Date: Sunday, February 26
Days Without Camera: 25
Days in Florence: 56
Days Left: 28
I was walking back home arms full of supermarket bags when I looked to my right, and there spread before me was a flea market. So naturally I rushed home, called up my friends and we descended on the market eyes curiously peering for vintage Italian finds.
The market was lovely and eclectic and everything you expect and want a flea market to be, some things gave you that sweet chill of nostalgia, other objects (like some wonderful chandeliers) made you shiver with want…until you realize you have no money and anyway no room in you luggage to haul an Art Deco abajur back home.
I managed a quick turn through the market, took some nice pictures with my trusty iPhone (I miss my cannon dearly though) and bought some beautifully bound Italian books, all before a nasty cloud poured chilly rain down on us all, and the merchants began scrambling to protect their goods.
Date: Saturday, February 25
Days Without Camera: 24
Days in Florence: 55
Days Left: 29
The last chills of winter have disappeared. In what has seemed like an overnight change, spring has descended on Firenze, the unnatural cold has been banished and the sun has been blazing a bright trail through this past week…
…and I spent it all sick in bed.
The illness that began the week before on my birthday seemed to have taken a great displeasure to muddy trek through the cold Tuscan countryside, and thus has punished me by becoming an unyielding companion through the good weather.
But not all things bad, last forever. With the weekend came a grand reprieve from my sick bed and two wonderful days spent in the sun that banished the cranky week away.
As Saturday dawned cloudy and warm, I found myself sitting on a jostling city bus going to Settignano. All we knew was there was a garden, and we had to take the number 10 bus to get there. Thus began a little adventure to first find the number 10 bus, to then hypothesize about the name of our destination, followed by arriving there and having no clue where the garden would be from the bus stop…and it didn’t help that when we finally made it to the villa that opens it’s gardens for Florentine picnickers, the gates were shut and no one would answer the doorbell.

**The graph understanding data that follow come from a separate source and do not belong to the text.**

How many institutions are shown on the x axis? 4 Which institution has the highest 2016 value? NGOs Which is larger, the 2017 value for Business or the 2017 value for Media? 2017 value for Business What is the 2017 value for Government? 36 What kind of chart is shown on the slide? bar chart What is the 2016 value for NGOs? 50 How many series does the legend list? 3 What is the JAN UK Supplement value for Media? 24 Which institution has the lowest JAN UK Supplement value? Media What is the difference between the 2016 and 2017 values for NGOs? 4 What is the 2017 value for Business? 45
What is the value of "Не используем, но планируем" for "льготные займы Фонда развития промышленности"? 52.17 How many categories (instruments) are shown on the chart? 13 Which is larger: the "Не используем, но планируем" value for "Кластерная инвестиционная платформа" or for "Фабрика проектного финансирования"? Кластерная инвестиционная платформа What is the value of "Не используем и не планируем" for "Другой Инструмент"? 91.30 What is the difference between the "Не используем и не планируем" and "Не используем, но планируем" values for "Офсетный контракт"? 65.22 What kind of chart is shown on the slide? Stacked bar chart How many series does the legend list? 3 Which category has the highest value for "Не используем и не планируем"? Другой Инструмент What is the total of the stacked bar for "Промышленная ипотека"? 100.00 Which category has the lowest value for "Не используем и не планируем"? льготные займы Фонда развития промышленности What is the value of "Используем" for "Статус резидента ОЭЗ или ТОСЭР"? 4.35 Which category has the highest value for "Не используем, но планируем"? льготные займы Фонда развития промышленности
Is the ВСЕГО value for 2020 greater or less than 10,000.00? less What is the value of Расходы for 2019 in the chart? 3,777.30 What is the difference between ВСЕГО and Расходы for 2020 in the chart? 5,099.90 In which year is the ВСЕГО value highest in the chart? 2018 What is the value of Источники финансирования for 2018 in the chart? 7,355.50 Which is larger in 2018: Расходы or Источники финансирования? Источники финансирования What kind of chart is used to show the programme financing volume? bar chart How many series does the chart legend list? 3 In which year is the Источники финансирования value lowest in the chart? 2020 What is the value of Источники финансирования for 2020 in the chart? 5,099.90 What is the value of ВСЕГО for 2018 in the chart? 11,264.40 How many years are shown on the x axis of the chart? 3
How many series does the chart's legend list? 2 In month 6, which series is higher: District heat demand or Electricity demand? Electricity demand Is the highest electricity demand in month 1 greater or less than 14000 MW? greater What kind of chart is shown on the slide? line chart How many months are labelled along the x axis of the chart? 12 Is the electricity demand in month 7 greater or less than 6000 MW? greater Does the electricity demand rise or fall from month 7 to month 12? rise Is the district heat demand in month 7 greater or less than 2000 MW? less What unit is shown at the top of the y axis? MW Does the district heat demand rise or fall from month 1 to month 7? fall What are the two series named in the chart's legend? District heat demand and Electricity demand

The story has a happy ending though, the gates opened, and we found ourselves in the middle of a fairy tale, and we had it all to ourselves. Even the cloudy sky couldn’t dampen my mood, we had good food, good company and a playground that was a page from every one of my favorite tales. It was Narnia, the Secret Garden and Jane Eyre all wrapped into one stunning Tuscan villa. Every bit worth the wait in bed.